Investors are seeing a slightly better outlook but weakness is still key

Investors are coming to terms with the new realities of the global economic and geopolitical landscape and are now feeling a little more optimistic.
The latest reading of the Bank of America Global Fund Manager Survey shows a three month high for sentiment between June 6-12. The 3.3 score is the best it’s been since March, before Trump’s tariffs shook the world’s businesses and markets. However, this does not reflect the evolving story in the Middle East.
Fund managers surveyed by BofA cut their cash holdings to the lowest level in three months while sharply increasing their allocations to emerging market equities, along with energy and bank stocks. They also made a modest uptick in US equities exposure but continue to hold an overall underweight position.
When asked which asset class they expect to perform best over the next five years, 54% of respondents pointed to international stocks, while only 23% chose US stocks, marking a significant shift in sentiment after more than a decade of US market dominance.
Despite lingering concerns, investors have grown notably more optimistic about the global economic outlook in recent months.

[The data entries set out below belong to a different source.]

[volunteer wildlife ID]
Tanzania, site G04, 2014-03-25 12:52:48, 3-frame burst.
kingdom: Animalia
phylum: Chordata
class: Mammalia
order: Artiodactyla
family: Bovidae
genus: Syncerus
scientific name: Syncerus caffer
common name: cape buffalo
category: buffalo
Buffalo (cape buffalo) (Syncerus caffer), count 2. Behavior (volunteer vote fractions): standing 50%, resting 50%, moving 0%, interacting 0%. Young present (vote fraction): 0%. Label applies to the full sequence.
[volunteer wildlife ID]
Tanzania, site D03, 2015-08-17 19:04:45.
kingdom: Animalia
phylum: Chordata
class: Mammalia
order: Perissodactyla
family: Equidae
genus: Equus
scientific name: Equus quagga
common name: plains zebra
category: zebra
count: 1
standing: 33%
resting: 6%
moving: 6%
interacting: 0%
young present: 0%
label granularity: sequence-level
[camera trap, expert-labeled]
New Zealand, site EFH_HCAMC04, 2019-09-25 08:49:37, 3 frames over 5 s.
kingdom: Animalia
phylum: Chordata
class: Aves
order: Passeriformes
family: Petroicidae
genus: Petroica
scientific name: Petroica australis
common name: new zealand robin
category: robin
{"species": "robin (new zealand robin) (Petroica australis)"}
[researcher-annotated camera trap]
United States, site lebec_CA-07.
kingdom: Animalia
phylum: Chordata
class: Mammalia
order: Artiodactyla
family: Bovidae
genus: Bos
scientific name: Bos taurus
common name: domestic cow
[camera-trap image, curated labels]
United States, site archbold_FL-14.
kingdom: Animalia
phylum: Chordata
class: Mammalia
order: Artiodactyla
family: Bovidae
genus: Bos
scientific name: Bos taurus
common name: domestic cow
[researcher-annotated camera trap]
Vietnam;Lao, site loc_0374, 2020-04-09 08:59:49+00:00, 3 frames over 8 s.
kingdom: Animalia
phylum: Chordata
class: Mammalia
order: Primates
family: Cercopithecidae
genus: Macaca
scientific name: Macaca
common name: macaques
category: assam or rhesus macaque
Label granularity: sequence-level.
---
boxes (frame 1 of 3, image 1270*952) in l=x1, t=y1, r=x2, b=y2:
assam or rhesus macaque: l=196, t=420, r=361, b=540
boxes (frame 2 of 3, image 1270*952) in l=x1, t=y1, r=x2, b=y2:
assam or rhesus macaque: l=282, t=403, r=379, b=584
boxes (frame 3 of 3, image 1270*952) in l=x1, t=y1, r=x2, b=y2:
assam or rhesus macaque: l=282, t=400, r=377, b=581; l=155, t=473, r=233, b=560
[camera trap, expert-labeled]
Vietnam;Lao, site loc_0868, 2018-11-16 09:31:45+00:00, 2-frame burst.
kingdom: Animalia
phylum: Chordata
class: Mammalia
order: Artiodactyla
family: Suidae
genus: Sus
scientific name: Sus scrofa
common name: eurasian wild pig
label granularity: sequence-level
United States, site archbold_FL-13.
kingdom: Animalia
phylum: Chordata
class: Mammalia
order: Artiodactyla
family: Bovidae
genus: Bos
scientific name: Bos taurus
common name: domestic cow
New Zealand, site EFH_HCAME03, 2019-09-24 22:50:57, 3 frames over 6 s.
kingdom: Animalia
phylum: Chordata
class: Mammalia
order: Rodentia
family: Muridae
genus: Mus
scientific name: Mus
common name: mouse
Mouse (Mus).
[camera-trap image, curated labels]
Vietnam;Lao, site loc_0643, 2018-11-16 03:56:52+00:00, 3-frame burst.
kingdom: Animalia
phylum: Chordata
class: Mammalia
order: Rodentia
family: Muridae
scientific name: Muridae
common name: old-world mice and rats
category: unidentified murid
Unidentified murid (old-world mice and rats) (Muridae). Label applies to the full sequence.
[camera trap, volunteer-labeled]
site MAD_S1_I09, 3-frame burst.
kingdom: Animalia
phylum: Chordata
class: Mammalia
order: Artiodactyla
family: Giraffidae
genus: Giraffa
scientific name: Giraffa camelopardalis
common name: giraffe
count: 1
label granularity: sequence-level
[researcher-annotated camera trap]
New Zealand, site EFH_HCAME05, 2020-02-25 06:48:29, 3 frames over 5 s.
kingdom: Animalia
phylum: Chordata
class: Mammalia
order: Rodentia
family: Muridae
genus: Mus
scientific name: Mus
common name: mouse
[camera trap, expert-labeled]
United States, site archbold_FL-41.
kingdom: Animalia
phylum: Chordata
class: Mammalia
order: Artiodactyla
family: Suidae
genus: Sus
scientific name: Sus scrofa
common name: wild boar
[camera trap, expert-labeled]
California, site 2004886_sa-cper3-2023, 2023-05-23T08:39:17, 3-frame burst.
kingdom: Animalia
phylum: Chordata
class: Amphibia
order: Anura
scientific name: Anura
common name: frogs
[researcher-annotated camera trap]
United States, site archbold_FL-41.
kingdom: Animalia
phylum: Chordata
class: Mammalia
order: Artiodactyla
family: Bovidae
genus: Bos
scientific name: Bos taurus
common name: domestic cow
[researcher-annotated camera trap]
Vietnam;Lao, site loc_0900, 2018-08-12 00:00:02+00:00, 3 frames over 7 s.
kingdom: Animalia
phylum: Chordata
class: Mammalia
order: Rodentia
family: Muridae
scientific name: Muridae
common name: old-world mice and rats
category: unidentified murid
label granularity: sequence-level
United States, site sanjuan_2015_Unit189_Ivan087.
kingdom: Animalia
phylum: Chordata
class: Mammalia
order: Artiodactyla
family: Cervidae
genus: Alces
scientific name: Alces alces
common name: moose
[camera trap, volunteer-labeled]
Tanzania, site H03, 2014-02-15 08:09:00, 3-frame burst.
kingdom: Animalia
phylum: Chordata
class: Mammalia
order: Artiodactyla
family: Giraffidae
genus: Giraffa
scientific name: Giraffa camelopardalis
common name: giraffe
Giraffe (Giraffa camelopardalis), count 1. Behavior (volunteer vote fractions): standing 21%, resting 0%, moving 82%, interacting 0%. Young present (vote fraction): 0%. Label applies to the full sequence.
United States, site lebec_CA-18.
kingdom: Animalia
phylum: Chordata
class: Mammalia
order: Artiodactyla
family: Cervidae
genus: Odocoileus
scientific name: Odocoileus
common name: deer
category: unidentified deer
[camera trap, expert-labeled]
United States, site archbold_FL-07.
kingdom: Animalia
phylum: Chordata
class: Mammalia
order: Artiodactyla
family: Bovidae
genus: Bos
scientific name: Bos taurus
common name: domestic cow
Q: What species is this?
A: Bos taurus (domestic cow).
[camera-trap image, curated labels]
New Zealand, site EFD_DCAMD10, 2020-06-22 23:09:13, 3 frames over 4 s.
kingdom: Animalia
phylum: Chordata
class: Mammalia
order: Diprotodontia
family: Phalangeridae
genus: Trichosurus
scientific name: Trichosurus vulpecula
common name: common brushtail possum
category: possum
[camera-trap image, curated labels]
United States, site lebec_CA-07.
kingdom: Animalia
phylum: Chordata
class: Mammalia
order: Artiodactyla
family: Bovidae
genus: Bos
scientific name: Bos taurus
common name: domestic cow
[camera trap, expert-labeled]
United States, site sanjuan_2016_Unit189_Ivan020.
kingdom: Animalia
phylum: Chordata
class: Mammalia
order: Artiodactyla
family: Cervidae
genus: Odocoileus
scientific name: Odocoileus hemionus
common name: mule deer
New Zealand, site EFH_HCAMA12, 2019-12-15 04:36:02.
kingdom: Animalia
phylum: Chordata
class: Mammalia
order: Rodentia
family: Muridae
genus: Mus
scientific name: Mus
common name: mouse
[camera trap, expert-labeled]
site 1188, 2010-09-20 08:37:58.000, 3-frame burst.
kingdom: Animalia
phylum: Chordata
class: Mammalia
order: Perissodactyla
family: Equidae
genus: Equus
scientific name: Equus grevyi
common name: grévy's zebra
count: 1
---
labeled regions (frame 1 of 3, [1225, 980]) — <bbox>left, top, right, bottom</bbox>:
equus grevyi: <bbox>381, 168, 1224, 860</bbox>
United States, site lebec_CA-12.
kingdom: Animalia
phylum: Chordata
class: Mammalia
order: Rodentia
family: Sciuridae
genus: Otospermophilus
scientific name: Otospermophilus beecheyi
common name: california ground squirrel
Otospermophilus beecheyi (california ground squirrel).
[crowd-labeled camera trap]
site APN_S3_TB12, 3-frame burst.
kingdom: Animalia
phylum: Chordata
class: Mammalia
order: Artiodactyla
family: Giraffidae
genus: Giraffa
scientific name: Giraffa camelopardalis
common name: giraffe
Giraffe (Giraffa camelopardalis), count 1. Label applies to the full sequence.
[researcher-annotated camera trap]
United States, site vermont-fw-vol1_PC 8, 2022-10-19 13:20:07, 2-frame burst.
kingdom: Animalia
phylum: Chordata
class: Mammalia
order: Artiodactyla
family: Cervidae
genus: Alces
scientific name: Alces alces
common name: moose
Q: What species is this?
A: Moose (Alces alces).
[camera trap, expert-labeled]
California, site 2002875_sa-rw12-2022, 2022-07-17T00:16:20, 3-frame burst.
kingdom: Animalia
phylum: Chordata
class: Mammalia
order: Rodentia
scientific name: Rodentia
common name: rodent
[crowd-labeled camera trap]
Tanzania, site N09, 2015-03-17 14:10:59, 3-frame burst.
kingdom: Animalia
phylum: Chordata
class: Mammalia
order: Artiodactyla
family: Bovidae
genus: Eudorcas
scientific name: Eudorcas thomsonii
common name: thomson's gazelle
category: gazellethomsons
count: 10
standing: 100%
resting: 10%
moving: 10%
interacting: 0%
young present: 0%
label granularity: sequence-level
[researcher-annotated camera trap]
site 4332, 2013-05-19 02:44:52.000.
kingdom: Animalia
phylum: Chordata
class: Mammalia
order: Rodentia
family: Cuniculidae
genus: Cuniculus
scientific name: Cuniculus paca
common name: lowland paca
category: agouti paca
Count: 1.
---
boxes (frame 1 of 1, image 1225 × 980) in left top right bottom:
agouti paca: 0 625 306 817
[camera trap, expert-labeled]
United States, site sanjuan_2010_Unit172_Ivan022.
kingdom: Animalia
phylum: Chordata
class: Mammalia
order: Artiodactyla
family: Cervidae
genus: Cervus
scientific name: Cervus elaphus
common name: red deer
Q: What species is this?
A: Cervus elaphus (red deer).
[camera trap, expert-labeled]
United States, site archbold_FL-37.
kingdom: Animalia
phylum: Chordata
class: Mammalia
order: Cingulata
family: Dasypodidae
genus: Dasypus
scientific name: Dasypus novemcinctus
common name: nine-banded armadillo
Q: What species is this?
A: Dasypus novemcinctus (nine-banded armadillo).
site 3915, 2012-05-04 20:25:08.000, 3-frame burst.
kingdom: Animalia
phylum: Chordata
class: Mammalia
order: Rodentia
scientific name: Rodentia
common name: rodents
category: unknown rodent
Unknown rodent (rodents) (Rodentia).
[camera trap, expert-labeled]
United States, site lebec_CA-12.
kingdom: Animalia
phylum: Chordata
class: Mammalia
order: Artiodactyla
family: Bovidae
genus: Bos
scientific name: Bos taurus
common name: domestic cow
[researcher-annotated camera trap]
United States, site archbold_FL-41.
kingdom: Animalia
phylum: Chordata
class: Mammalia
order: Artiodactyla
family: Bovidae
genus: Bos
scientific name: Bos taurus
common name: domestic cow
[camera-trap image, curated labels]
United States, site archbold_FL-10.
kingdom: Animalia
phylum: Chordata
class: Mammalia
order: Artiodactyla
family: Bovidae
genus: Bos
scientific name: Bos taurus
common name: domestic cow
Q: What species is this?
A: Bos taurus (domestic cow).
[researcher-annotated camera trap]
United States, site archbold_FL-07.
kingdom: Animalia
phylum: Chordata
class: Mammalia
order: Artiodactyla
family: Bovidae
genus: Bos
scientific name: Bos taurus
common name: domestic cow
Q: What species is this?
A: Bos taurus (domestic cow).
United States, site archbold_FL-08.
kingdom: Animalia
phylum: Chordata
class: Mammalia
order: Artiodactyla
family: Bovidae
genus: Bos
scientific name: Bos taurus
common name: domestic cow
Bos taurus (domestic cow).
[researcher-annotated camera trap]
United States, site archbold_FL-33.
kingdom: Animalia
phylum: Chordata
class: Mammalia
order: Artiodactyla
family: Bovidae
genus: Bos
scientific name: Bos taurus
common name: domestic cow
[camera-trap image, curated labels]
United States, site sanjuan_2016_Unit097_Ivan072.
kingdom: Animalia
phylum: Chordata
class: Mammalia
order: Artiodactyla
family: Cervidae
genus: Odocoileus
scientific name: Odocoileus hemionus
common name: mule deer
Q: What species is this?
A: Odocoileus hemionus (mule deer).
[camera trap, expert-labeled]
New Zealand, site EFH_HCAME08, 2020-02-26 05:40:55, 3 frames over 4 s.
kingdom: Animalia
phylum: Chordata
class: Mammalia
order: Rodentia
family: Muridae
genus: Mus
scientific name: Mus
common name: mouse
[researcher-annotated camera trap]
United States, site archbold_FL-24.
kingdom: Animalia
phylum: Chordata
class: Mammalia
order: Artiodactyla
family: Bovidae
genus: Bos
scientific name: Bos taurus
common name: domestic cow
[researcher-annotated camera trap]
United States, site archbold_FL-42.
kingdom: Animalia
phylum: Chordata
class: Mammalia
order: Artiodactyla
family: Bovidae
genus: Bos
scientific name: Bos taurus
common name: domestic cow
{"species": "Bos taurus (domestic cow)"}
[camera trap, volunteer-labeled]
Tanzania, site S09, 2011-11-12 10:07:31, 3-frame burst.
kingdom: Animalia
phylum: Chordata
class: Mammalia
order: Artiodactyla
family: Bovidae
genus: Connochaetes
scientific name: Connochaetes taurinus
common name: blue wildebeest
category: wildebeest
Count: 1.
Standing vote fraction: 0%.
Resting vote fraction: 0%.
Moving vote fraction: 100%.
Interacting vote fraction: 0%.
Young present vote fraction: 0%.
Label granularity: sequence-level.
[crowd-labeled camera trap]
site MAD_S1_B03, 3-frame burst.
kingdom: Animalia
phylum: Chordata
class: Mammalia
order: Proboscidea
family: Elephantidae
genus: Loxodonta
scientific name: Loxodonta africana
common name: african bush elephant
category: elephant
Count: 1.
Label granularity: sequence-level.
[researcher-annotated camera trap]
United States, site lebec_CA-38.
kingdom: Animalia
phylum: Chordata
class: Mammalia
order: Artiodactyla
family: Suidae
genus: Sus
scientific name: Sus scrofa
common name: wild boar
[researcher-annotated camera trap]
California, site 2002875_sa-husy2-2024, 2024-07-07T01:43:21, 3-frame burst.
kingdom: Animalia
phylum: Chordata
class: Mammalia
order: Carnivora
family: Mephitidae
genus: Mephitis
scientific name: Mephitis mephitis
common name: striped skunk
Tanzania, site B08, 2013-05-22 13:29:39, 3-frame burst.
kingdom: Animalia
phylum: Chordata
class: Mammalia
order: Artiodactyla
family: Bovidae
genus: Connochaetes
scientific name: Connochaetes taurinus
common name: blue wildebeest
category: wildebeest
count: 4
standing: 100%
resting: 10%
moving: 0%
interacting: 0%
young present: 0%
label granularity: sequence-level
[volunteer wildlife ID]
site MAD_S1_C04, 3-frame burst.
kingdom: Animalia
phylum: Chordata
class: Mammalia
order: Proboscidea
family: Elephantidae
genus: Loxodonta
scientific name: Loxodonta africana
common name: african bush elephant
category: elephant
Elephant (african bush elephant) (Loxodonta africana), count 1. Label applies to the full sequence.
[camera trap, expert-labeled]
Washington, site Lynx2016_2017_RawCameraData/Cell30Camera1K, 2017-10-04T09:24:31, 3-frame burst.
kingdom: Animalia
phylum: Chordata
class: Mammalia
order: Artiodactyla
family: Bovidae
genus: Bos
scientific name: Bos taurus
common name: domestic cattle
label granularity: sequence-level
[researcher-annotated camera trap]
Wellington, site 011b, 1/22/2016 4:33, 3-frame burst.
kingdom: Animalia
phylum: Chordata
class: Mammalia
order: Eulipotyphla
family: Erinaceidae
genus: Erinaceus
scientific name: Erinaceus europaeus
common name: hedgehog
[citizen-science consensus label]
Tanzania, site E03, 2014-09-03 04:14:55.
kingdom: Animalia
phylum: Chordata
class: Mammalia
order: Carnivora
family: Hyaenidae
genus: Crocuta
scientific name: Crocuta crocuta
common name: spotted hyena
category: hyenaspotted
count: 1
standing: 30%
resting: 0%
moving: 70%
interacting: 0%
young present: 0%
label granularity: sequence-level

A net 36% of respondents now believe a global recession is unlikely in the coming year, softening from two months ago when a net 42% expected one. Meanwhile, the share anticipating a soft landing for the global economy over the next 12 months climbed to 66%, up from 61% in May and just 37% in April.
However, investors are not impressed by the US dollar and have scaled back their exposure to the greenback so significantly that, as of June, positioning is the most underweight it’s been since January 2005. The US Dollar Index (DXY) has dropped over 9% since the start of the year, setting it up for its worst first-half performance in more than 20 years.